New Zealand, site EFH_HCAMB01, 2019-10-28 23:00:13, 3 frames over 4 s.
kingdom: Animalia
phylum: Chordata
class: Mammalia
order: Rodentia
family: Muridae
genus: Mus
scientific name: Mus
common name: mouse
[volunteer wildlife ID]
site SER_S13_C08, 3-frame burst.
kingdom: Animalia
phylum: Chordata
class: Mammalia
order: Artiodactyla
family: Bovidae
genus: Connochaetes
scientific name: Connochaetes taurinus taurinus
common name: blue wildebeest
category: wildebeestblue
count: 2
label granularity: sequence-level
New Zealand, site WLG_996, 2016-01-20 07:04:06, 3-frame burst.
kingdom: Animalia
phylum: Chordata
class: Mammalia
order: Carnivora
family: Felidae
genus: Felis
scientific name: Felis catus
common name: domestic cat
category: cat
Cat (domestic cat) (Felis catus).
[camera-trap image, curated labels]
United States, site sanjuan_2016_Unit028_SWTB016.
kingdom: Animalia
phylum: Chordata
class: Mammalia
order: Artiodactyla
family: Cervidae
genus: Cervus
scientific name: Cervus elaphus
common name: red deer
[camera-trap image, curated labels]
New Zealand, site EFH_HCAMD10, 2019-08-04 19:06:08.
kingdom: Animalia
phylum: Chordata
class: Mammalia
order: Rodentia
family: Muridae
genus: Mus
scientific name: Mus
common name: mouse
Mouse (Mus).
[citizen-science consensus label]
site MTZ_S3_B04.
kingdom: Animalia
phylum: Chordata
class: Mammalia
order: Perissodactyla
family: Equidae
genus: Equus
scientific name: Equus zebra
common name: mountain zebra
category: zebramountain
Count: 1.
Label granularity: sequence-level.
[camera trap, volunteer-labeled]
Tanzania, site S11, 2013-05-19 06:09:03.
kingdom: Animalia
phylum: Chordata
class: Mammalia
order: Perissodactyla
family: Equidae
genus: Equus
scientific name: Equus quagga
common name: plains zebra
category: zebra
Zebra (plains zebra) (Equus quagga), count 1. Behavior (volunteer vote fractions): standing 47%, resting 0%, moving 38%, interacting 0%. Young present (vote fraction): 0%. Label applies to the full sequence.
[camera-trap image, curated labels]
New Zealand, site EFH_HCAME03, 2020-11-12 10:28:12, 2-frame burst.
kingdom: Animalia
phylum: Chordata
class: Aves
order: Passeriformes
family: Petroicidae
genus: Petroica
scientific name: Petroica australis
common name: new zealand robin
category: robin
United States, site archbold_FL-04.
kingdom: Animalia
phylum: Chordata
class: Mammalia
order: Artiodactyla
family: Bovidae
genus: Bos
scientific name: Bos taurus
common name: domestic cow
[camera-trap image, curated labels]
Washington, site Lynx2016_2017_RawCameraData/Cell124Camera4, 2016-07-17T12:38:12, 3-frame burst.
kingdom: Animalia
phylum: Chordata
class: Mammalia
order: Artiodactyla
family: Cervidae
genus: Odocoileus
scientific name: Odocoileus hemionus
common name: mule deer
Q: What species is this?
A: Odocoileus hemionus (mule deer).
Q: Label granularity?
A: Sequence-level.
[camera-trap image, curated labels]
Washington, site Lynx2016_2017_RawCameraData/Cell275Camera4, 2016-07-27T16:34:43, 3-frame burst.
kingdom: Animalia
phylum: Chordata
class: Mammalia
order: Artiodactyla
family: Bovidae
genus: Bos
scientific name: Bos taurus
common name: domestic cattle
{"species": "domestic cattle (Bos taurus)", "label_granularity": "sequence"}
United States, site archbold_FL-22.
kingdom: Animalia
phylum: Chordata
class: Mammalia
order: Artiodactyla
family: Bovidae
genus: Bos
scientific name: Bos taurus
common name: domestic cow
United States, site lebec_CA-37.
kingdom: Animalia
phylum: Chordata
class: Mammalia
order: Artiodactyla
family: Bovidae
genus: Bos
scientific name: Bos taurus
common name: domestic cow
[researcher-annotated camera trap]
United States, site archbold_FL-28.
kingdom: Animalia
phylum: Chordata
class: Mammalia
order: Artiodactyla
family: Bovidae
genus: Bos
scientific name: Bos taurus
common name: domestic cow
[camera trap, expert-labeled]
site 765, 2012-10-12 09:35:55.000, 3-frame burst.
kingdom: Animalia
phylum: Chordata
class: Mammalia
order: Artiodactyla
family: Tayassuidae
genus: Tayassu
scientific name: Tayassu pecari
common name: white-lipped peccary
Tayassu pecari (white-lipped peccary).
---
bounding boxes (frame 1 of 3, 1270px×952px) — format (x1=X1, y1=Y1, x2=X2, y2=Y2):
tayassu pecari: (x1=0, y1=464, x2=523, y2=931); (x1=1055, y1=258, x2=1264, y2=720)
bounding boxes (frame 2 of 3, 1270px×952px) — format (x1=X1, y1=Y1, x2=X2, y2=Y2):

-.-.-

- [PROBLEM TO SOLVE]
Copy the lines from the entries above in which the word "Washington" appears.

- [OUTPUT BELOW]
Washington, site Lynx2016_2017_RawCameraData/Cell124Camera4, 2016-07-17T12:38:12, 3-frame burst.
Washington, site Lynx2016_2017_RawCameraData/Cell275Camera4, 2016-07-27T16:34:43, 3-frame burst.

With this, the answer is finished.